Una cosa eccezionale relativa a King – alcuni di noi erano autorizzati a chiamarlo anche così – era la sua assoluta idiosincrasia per le buone maniere. Da lui ho appreso la ruvida regola che vigeva nella sua stessa casa, molto più diretta e meno educata di quanto descritto nella prima parte di questo libro. Suonava più meno così: «Vi verso il primo giro dopodiché, se non bevete abbastanza, è un vostro problema: sapete dov’è la roba ». Da allora lo dico sempre ai miei ospiti. Leggendo queste pagine com­prenderete la severa posizione che pren­deva contro ogni tipo di parsimonia. Nel rituale del servire da bere, il punto fon­damentale è la generosità. Se aprite una bottiglia di vino, per l’amor di Dio, butta­te via il dannato tappo. Se siete ospitati e non ospitanti, non arrivate al punto di lasciar cadere per terra il vostro bicchie­re per poi esclamare (come Amis fece una volta davanti a me): «Oh, grazie al cielo era vuoto!». Il tipo di padrone di casa a cui è necessario dire una cosa del genere è il tipo di padrone di casa che avreste dovuto evitare fin dall’inizio.

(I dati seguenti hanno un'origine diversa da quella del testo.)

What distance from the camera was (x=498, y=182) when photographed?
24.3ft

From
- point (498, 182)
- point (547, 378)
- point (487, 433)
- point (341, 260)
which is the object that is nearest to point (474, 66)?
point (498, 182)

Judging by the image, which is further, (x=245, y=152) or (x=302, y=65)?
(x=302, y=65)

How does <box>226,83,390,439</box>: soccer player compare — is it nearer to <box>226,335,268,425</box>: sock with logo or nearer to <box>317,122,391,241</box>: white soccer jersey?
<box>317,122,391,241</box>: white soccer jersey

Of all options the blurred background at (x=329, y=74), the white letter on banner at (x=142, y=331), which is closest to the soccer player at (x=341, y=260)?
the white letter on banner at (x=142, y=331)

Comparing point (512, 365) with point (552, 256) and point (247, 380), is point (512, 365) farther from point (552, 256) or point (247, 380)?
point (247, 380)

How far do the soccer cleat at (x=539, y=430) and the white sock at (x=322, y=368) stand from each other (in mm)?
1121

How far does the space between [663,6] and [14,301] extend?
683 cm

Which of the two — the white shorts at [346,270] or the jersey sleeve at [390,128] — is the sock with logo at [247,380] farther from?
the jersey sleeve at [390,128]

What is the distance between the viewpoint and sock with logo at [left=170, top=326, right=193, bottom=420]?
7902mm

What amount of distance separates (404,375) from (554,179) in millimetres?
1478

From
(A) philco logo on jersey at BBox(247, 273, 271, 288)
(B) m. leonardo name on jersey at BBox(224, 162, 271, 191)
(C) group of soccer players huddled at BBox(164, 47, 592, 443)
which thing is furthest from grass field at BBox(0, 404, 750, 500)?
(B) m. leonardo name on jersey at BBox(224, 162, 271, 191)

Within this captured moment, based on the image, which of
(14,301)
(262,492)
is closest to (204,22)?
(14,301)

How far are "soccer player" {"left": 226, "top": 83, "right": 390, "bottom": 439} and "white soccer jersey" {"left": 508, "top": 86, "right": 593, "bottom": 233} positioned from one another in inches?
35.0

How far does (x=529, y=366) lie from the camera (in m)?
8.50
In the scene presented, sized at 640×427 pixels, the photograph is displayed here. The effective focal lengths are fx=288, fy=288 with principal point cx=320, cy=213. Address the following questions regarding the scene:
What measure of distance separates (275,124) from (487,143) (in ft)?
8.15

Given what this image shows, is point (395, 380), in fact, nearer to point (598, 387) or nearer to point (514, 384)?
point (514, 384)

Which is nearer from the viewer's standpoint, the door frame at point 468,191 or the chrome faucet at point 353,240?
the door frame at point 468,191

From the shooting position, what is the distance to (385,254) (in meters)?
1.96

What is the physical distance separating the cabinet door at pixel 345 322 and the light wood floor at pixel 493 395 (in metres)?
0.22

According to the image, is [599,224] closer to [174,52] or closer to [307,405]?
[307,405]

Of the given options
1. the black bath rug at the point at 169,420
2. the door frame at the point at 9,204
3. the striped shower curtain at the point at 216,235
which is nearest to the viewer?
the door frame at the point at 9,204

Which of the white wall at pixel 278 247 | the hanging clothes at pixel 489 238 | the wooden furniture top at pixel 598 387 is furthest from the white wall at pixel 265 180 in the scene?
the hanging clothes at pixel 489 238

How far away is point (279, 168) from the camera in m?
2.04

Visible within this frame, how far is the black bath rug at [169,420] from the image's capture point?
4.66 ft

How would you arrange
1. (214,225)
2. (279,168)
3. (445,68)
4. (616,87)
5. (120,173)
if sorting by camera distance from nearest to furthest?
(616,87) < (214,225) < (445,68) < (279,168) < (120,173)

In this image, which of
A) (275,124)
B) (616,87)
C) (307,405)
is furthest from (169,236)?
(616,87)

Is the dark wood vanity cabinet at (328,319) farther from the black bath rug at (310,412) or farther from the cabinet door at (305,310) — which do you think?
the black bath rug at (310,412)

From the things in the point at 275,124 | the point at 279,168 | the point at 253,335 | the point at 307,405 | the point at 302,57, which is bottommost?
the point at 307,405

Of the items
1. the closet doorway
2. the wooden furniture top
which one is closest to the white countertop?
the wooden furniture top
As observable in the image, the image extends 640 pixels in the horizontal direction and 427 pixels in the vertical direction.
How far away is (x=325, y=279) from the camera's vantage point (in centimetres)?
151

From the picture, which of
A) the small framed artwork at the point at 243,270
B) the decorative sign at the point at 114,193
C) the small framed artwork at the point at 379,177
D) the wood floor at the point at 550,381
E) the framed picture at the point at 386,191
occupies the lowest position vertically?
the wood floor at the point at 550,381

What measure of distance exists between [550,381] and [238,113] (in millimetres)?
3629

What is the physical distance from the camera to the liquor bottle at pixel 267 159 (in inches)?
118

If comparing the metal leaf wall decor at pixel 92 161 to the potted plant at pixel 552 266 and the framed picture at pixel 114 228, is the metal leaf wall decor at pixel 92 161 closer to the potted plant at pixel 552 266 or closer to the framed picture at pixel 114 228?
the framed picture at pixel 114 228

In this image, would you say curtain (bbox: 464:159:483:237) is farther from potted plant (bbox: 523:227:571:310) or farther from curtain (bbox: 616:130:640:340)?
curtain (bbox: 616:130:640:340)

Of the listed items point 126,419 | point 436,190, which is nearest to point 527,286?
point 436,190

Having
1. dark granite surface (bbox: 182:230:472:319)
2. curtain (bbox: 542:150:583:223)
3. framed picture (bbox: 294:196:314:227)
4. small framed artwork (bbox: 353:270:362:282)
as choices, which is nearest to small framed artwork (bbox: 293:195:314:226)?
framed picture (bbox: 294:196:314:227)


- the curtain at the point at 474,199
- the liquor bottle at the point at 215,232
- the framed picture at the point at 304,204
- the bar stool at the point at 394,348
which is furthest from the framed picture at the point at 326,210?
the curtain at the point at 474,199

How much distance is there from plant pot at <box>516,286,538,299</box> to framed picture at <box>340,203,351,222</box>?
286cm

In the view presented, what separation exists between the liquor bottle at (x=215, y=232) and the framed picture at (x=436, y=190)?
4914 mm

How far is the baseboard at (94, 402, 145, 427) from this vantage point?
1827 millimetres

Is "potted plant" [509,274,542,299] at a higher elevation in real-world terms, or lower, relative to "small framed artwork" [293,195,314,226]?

Le conseguenze di tanta generosità so­no a volte pesanti. Non fate a meno di leggere il brillante capitolo sul Giorno Dopo, «fisico» e «metafisico». un vero e proprio esempio di ricerca condotto da un pioniere. Può risparmiare un gran­de dolore, che può essere evitato e, per quanto ne so, lo ha fatto. Grazie all’eccel­lente biografia di Zachary Leader, oggi il mondo sa ciò di cui gli innumerevoli amici di Amis si erano alla fine resi con­to e cioè che, alla fine, l’alcol prese il so­pravvento su di lui, derubandolo, oltre che della salute, anche della sua intelli­genza e del suo fascino. Ma non tutti rie­scono a seguire i propri stessi consigli, o almeno non per sempre, e gli allegri e saggi suggerimenti da lui dispensati, ca­ri lettori, non vi porteranno fuori strada. Winston Churchill una volta si vantò di aver ottenuto dall’alcol molto più di quanto l’alcol avesse ottenuto da lui e, essendo la vita la scommessa che è, pro­babilmente non si sbagliava affatto. In queste pagine incontrerete un altro uo­mo che ha fatto sì che l’alcol lavorasse per lui e anche per molti altri.